Wine Jam in Belgrade – wine culture for the young, and not only


Saturday. I’d just returned from one of the best and most picturesque wine regions of Serbia – Župa, which is situated in the south of the country. Even though it drizzled over there every so often, I have seen few regions of similar beauty. Župa is exactly what one would call a cultural landscape – a unique combination of nature and human works, united and in balance. But having reached Belgrade, I got surprised too. While it’s snowing in some parts of Europe and you can hear that it’s the coldest May since several decades, I was welcomed by sun and around 20 degrees. On the streets of Belgrade there were streams but not of rain, rather cheerful people were flowing in all possible directions, celebrating this weekend the “Days of Joy” (“Dani Radosti”). How much temperament can be found in the Serbian people! Every bigger square resounded with drum music. Little kids were shaking their small butts in their aerobic-like style. Smiling parents were not hesitant to join them. I saw a group of laughing old ladies protesting against genetically modified food and proudly waving some “NO GMO” banners. In front of the “House of Syndicate” (“Dom sindikata”) there was a small flower fair. And although there are hundreds of coffee shops in the center, you could barely find a free place.

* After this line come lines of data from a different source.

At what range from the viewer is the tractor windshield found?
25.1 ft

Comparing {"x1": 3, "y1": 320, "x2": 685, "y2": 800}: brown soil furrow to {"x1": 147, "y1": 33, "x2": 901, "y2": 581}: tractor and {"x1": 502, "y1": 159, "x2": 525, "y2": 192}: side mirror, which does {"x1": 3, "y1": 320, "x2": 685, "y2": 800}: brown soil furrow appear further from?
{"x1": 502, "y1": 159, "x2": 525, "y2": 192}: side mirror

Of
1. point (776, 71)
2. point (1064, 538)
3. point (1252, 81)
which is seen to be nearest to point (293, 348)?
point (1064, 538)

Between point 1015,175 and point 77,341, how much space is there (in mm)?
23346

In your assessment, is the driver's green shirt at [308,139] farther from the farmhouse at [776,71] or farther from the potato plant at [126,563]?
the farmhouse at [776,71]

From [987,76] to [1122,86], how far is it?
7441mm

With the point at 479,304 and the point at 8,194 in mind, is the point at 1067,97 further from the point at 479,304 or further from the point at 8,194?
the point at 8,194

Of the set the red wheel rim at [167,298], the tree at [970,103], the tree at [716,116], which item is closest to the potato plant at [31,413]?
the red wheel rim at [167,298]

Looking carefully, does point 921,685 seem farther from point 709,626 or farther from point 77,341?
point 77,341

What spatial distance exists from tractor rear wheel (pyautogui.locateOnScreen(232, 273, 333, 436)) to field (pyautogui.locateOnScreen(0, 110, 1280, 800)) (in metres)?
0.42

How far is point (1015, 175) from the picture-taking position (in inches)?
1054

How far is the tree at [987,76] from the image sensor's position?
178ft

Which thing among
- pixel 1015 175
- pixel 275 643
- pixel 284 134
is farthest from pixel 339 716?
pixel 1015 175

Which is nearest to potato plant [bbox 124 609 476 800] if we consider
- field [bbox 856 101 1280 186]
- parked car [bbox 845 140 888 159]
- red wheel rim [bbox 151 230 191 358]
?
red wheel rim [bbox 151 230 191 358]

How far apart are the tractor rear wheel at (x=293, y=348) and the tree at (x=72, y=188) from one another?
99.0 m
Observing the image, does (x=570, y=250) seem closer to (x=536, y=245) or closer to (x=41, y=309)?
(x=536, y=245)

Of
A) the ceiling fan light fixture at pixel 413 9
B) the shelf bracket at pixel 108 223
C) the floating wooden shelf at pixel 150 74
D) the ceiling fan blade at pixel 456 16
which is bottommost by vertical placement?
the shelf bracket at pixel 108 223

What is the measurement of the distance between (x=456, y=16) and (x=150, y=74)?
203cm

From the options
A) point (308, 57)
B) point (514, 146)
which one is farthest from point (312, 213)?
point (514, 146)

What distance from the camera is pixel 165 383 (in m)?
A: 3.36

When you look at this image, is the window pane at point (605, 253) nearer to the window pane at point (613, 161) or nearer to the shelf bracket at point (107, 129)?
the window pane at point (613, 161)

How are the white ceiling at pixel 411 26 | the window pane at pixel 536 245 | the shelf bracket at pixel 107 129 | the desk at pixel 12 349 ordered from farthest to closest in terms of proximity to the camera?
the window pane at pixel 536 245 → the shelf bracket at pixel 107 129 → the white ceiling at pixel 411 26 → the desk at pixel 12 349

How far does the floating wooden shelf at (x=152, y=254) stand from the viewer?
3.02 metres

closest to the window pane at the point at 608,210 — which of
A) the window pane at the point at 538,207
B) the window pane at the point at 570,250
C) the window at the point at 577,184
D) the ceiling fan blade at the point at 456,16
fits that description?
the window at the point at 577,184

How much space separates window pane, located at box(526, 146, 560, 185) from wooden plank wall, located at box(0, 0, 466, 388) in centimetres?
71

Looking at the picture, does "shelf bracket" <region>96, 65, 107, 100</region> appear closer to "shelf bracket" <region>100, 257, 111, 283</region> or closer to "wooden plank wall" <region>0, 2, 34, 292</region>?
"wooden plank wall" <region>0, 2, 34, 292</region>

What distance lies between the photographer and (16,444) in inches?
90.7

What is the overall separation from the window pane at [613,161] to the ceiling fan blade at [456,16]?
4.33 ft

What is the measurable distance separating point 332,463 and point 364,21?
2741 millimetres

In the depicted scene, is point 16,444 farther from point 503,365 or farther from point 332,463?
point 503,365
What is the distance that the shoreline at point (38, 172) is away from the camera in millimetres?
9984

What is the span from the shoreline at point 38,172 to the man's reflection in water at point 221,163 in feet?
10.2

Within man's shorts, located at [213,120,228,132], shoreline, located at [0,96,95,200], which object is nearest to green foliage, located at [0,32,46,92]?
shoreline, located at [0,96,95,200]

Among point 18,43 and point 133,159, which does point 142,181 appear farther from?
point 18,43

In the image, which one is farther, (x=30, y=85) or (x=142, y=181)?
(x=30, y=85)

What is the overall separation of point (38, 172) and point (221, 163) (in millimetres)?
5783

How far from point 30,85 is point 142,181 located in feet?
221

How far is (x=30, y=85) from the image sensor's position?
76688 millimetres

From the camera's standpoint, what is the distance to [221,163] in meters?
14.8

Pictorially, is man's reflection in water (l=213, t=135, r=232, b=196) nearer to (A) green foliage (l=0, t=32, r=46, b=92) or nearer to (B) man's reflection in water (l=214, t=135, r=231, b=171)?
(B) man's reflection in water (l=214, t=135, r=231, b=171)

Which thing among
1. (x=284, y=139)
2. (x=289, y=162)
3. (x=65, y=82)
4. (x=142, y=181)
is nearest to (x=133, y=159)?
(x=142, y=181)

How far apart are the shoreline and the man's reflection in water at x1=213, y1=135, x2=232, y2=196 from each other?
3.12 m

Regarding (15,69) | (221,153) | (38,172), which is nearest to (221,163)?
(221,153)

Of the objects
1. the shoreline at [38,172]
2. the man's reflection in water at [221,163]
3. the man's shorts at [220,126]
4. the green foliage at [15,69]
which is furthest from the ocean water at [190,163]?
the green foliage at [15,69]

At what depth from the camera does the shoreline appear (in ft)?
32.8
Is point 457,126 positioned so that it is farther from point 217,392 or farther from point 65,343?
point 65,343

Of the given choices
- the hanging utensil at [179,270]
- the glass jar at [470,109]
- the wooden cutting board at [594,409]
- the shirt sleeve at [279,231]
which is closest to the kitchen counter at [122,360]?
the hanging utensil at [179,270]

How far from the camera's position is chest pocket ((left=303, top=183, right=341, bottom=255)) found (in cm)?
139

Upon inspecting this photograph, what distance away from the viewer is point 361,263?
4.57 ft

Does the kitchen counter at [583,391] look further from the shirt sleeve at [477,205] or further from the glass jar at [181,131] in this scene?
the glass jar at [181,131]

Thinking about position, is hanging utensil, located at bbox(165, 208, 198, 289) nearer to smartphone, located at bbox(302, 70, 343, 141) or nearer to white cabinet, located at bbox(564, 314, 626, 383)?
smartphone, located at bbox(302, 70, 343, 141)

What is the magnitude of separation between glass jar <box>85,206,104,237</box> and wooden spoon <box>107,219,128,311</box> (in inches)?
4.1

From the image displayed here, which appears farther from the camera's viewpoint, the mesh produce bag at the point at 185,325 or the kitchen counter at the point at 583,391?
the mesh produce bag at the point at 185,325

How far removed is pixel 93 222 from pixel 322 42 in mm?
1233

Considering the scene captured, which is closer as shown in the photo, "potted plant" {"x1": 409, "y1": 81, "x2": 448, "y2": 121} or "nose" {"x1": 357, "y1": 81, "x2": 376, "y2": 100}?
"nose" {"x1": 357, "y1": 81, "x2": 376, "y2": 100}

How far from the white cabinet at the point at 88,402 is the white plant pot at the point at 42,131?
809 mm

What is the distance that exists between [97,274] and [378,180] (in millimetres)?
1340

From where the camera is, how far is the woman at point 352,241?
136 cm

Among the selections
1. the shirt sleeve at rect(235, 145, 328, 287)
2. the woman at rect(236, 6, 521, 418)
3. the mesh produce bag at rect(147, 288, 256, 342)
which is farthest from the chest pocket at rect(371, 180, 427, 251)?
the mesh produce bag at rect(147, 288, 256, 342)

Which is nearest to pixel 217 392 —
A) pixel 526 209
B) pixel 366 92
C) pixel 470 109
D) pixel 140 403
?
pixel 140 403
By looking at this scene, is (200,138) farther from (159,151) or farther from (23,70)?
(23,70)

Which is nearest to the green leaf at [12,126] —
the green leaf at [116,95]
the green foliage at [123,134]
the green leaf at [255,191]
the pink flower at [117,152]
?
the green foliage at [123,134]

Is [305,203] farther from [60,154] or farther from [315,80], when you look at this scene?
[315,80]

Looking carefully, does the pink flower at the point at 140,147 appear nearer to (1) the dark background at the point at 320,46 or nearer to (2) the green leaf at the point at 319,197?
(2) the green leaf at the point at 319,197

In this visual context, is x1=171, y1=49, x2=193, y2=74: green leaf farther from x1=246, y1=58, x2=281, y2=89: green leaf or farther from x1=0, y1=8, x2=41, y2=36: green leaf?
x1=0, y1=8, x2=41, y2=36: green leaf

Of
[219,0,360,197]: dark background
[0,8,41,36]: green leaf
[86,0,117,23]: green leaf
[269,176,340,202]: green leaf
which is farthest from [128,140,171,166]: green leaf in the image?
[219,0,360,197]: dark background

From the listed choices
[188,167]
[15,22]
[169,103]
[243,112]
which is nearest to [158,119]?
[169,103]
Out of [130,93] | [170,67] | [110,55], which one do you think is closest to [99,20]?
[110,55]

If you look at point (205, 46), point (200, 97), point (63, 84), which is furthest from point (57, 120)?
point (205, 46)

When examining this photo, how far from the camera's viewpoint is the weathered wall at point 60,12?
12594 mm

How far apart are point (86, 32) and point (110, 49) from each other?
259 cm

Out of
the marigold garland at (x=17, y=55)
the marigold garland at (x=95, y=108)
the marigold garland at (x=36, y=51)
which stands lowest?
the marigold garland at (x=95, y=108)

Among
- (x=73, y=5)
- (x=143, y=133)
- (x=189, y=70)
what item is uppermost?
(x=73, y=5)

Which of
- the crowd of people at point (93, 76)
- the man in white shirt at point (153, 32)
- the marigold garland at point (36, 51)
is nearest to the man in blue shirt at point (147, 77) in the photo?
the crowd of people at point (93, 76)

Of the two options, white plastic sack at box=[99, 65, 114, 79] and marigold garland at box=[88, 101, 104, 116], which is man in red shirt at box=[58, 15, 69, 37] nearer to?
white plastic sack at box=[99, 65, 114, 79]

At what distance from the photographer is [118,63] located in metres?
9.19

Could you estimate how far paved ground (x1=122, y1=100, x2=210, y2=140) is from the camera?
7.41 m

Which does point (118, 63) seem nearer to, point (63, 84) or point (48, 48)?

photo 3-2This city is alive, oh, and how! There is nothing of this European decadence we can sometimes read about in relation to the countries of the European Union. Serbia is waiting for the time to put its buds and blossom with all this Balkan temperament that dozes in its people.

And on this day, there was also a wine event in a fancy club “Krug” in Sava Mala, a district close to the river, full of discos, cafes and young creative people. It was called “Wine Jam – Wine Culture Festival”. The organizers were aiming at promoting wine culture among the younger, which are usually associated with beer and cocktails. Of course, the event was not limited to any age group, but the target was reached and for first time in my life I wasn’t among the youngest ones visiting a wine fair.

Like in a disco, we all got a stamp on our wrists, which allowed us to go out and return as many times as we liked. There were no people in business suits, rather fancy but comfortable outfits dominated. You probably know situations in which only good and better wines are served and there is nothing you might despise for its low quality. There were some of the best Serbian producers presenting their creations, but also several stands with foreign wines. Here some of the wines, which I found interesting…

“Uroboros”, Istrian Malvasia, and “Terra Mare”, Teran, from Trapan, Istria, Croatia

The producer, Bruno Trapan, works first of all with Istrian indigenous grape varieties: Teran (red) and Malvasia (white). Malvasia gives charming white wines, in this case with a rich floral and fruity bouquet, with some honey and herbal notes. To my satisfaction, the wood underlined the elegance of the fruit, instead of suffocating it. The interesting fact about this wine is that the fermentation takes place in acacia barrique barrels – an old Istrian tradition. The exotic name of this wine – “Uroboros” – comes from a mythical dragon or snake eating its own tail, and creating this way a circle. This symbolizes eternal return, constant renewal and continuity. Not less fascinating was the red “Terra Mare”, which is 85% Teran, 10% Merlot and 5% Syrah. It has soft tannins and enchants with its chocolate and coffee notes.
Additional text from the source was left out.